Renowned investor Ray Dalio told an Australian newspaper in a recent interview that he thinks central banks across the world will be forced to reverse their current paths of monetary tightening and cut rates in 2024 after their economies suffer from stagflation.
“It is a structural inflation situation that is going to produce stagflation,” Dalio told the outlet.
Soaring inflation, which in the United States has been running at a 40-year high, has forced central bankers around the world to reverse the ultra-loose monetary settings that accompanied other pandemic-era stimulus measures.
While many policymakers initially believed inflation would be a temporary phenomenon, it has proven stubbornly persistent, buoyed by factors like supply chain dislocations, a sharp post-pandemic rebound in consumer demand, and soaring energy costs.
“We believe that we are in a tightening mode that can cause corrections or downward moves to many financial assets,” Dalio told the outlet.
“The pain of that will become great and that will force the central banks to ease again probably somewhere close to the next presidential elections in 2024,” he said, referring to the upcoming presidential elections in the United States.
“The war in Ukraine, lockdowns in China, supply-chain disruptions, and the risk of stagflation are hammering growth.

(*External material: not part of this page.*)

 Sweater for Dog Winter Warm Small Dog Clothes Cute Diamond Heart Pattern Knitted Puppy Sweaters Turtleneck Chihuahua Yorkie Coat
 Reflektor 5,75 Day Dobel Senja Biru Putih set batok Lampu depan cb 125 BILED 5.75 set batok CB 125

For many countries, recession will be hard to avoid,” World Bank President David Malpass said in a statement, adding that there’s an “urgent” need to encourage production and not to impose trade restrictions in order to avoid the worst.

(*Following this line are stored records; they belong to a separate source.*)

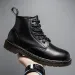 Designer Shoe Plus Size Autumn Winter Couple High Trendy Shoes British Style Black Leather Men's Mid Top Work Boots_vogvips.com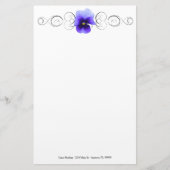 Paarse Pansy Personalized Stationery Briefpapier (Voorkant)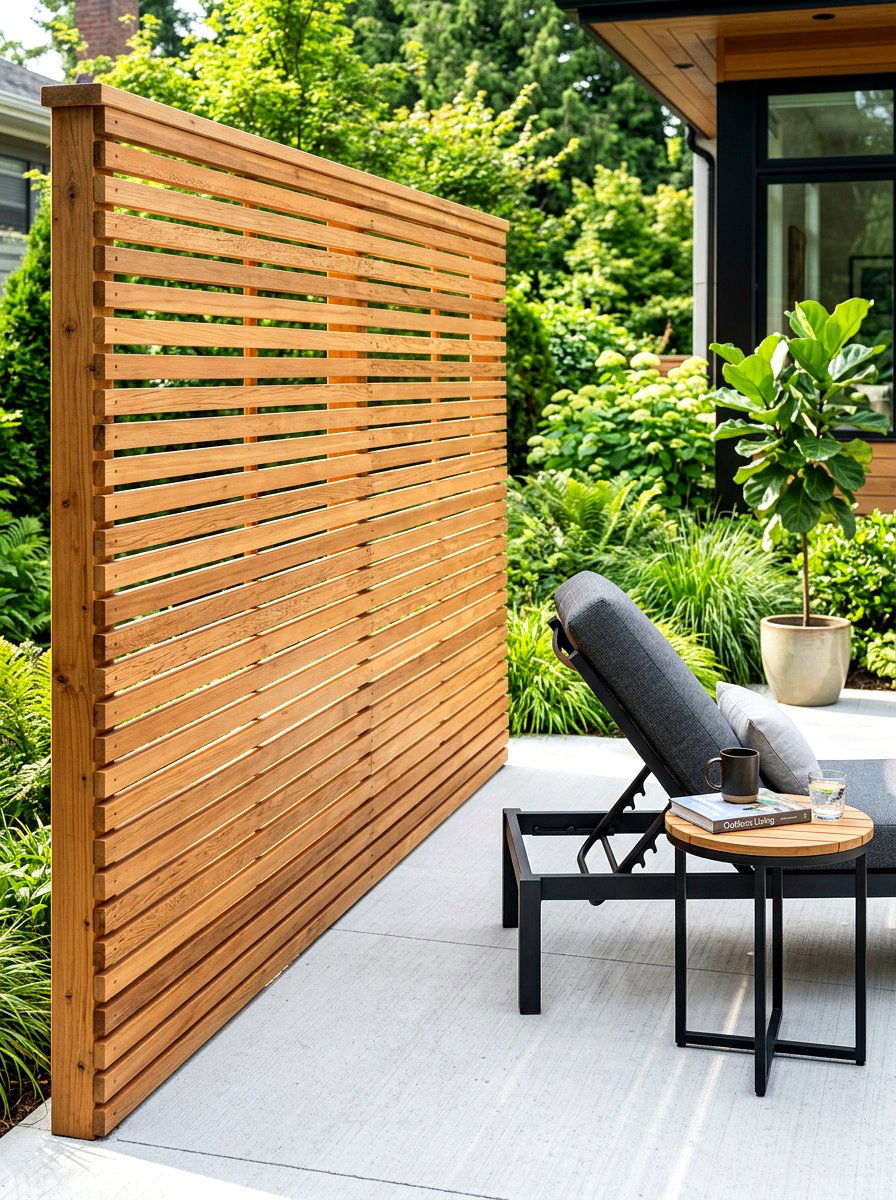 Wooden Slat Partition - 30 outdoor room divider ideas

The World Bank’s economic outlook report also includes an assessment of how current global economic conditions stack up against the stagflation of the 1970s.
The current situation is similar to the prior stagflationary period in three key ways, the World Bank said, noting “persistent supply-side disturbances fueling inflation, preceded by a protracted period of highly accommodative monetary policy in major advanced economies, prospects for weakening growth, and vulnerabilities that emerging market and developing economies face with respect to the monetary policy tightening that will be needed to rein in inflation.”
Differences from the 1970s include a strong dollar, smaller increases in commodity prices, and stronger balance sheets of major financial institutions.
While the World Bank expects global inflation to soften next year, it will likely stay above target in many economies.
“If inflation remains elevated, a repeat of the resolution of the earlier stagflation episode could translate into a sharp global downturn along with financial crises in some emerging market and developing economies,” the World Bank warned.
The international agency downgraded its global growth forecast for 2022, predicting that the global economy will expand 2.9 percent this year, down 1.2 percentage points from the 4.1 percent pace it forecast back in January.